**Assignment:** Please copy out every line in the records below that includes the word "shortcut".

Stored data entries

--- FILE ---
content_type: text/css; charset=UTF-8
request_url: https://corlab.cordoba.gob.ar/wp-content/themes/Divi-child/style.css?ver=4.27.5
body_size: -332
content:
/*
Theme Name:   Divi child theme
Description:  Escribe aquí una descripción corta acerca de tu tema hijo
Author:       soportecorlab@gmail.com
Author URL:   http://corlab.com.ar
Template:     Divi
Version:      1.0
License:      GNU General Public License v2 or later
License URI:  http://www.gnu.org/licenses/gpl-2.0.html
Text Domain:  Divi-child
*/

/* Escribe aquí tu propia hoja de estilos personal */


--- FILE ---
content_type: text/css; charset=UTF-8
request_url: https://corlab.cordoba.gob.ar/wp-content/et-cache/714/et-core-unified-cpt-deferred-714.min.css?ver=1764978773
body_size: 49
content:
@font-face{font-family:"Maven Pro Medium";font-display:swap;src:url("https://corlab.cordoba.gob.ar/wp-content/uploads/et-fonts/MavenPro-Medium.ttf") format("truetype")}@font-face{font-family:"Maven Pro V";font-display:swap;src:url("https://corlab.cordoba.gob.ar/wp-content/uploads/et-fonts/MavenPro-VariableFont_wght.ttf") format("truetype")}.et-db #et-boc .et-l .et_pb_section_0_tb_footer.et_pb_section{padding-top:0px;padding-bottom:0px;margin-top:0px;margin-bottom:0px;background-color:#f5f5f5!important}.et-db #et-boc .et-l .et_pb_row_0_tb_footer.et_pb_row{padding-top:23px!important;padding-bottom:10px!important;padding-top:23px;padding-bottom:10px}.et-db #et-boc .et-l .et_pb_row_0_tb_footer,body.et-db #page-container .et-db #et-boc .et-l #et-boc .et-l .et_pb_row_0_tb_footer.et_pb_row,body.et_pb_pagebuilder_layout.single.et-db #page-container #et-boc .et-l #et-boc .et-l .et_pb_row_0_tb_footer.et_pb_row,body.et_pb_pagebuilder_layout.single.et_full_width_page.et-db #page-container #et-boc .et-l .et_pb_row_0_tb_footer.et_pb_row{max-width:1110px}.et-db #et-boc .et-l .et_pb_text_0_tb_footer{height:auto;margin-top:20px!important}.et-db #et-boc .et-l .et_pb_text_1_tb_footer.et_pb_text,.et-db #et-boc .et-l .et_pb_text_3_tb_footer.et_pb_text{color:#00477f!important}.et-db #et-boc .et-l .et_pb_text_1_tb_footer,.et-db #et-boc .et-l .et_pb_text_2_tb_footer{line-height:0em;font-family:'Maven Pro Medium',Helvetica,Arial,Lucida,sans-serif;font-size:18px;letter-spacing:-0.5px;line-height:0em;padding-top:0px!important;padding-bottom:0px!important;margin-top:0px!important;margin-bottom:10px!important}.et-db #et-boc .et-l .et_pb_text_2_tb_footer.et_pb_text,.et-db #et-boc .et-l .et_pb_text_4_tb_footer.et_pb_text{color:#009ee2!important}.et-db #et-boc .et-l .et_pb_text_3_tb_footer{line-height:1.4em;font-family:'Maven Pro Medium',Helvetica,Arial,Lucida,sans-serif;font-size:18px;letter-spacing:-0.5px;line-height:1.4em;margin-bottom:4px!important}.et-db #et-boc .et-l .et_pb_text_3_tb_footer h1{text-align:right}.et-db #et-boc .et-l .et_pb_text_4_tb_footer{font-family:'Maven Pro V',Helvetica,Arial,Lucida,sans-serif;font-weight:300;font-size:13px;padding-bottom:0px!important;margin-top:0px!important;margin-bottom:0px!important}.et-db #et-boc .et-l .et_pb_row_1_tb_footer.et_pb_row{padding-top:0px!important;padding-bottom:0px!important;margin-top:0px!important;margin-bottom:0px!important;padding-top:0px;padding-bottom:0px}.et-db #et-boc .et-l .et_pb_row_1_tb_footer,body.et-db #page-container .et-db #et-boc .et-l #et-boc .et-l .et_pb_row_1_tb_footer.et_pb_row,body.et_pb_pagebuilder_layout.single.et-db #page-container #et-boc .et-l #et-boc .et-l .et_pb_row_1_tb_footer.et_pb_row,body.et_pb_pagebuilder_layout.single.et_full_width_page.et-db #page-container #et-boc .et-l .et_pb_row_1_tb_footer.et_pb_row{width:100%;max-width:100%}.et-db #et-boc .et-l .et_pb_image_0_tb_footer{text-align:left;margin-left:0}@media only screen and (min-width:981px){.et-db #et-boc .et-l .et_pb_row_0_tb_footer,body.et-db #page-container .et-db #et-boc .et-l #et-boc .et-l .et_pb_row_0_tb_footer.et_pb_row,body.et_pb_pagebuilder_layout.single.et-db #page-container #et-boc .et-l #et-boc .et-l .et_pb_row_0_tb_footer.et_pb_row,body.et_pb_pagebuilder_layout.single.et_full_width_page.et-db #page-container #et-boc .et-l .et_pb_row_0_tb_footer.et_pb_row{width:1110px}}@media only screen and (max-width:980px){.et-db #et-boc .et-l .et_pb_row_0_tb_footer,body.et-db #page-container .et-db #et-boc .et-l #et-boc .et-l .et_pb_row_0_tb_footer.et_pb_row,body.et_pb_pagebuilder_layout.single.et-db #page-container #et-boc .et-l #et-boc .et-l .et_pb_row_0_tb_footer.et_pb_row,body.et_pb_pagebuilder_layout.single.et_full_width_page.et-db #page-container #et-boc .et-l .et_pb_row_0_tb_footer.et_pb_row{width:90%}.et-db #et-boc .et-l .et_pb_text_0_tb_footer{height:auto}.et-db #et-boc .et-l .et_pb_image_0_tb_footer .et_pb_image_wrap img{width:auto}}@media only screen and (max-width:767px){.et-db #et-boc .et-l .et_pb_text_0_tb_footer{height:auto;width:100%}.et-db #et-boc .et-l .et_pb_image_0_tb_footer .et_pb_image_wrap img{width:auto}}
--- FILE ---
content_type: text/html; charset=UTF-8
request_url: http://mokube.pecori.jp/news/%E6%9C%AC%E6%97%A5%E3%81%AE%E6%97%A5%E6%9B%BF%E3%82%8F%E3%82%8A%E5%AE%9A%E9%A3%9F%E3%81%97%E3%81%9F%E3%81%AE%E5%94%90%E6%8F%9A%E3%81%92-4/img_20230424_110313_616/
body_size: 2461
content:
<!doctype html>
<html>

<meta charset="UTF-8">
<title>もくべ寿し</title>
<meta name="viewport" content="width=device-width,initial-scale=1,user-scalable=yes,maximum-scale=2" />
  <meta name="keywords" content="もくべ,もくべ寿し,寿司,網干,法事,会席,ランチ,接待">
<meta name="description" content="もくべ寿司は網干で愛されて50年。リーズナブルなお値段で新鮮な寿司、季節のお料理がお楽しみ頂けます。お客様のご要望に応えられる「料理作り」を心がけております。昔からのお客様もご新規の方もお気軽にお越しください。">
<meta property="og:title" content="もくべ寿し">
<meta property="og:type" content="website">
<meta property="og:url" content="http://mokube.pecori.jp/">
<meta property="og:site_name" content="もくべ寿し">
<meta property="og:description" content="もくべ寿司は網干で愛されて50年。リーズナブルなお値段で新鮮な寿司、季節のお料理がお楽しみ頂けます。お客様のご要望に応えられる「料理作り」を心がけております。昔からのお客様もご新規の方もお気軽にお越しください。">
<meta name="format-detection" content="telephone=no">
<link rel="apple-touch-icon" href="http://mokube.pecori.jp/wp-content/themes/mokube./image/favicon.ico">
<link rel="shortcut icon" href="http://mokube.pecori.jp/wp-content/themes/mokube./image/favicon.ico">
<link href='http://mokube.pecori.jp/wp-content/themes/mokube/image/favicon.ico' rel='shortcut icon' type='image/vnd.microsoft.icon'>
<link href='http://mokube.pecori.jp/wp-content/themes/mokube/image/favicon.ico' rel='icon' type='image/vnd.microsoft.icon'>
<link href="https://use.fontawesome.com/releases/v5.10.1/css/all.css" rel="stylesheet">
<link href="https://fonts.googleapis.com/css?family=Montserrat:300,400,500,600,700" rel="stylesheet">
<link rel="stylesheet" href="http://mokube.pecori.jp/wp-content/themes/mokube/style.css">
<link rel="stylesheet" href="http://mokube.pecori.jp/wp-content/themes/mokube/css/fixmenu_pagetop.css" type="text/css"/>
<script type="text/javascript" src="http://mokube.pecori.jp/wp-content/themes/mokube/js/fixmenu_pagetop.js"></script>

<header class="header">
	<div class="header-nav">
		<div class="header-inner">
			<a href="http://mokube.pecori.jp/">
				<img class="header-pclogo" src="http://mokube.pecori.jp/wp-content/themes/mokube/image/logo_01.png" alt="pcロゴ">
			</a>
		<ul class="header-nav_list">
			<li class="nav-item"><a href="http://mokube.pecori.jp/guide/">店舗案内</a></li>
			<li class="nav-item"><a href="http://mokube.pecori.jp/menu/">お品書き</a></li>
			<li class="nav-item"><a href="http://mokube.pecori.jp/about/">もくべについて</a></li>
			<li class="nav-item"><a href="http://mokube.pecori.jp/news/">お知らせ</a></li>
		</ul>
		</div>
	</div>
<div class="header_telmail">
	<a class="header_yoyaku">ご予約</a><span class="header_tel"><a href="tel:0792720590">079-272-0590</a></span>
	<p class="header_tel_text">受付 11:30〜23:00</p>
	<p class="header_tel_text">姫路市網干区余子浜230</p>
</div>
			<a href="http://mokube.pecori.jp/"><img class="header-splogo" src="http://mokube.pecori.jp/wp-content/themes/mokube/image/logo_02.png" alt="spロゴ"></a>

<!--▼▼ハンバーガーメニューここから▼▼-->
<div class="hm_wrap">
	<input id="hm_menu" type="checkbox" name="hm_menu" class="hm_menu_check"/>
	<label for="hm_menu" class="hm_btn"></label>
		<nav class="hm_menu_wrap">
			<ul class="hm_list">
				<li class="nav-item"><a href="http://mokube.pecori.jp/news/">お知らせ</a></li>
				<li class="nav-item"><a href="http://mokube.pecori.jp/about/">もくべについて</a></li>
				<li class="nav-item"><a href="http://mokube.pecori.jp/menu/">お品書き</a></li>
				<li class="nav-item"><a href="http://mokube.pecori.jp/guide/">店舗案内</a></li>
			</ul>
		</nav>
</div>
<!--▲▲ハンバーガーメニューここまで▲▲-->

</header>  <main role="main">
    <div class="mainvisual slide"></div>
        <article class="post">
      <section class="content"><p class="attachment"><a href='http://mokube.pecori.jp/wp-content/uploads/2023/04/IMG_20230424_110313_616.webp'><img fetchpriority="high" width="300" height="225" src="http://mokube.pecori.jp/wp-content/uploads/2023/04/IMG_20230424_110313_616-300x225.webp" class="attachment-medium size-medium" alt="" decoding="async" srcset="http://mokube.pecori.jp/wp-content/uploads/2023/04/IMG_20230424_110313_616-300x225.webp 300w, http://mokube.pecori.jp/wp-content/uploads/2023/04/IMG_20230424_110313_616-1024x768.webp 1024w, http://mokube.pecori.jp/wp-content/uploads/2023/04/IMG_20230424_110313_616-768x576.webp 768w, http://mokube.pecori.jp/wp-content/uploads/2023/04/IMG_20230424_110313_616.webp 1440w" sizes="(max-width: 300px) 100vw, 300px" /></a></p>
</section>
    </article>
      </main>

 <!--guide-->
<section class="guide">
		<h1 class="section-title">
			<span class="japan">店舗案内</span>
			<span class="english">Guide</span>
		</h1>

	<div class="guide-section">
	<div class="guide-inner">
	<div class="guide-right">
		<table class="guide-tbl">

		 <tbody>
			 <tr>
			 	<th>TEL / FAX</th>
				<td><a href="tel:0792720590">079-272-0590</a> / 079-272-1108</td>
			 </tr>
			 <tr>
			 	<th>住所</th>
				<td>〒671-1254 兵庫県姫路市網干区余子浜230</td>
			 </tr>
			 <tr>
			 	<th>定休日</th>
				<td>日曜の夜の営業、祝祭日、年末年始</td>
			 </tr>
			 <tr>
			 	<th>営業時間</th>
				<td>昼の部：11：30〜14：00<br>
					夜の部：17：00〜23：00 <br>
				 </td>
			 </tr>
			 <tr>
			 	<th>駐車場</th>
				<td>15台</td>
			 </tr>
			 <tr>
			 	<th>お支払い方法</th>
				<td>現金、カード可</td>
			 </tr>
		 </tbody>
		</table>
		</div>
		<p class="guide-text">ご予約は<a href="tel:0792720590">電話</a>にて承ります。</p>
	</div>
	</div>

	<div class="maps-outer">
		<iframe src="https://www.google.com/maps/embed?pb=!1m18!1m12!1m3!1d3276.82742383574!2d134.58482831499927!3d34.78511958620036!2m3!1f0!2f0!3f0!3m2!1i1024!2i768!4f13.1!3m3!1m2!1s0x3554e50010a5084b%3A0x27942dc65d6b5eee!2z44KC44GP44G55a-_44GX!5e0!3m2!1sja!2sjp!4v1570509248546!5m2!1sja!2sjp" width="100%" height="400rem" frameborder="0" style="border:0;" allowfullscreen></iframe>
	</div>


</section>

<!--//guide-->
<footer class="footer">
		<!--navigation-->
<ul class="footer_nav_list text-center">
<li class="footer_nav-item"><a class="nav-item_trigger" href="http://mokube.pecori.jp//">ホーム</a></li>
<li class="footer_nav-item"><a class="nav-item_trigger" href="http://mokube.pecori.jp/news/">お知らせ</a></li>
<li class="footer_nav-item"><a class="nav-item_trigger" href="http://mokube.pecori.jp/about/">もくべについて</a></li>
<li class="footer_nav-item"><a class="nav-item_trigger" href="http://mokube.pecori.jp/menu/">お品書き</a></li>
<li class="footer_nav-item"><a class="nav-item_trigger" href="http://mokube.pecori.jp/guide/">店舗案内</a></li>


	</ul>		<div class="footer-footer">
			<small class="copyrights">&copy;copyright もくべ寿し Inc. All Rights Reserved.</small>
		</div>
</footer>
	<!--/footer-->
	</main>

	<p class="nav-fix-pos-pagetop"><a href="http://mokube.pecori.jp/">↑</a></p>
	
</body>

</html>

**Solved exercise:**
<link rel="shortcut icon" href="http://mokube.pecori.jp/wp-content/themes/mokube./image/favicon.ico">
<link href='http://mokube.pecori.jp/wp-content/themes/mokube/image/favicon.ico' rel='shortcut icon' type='image/vnd.microsoft.icon'>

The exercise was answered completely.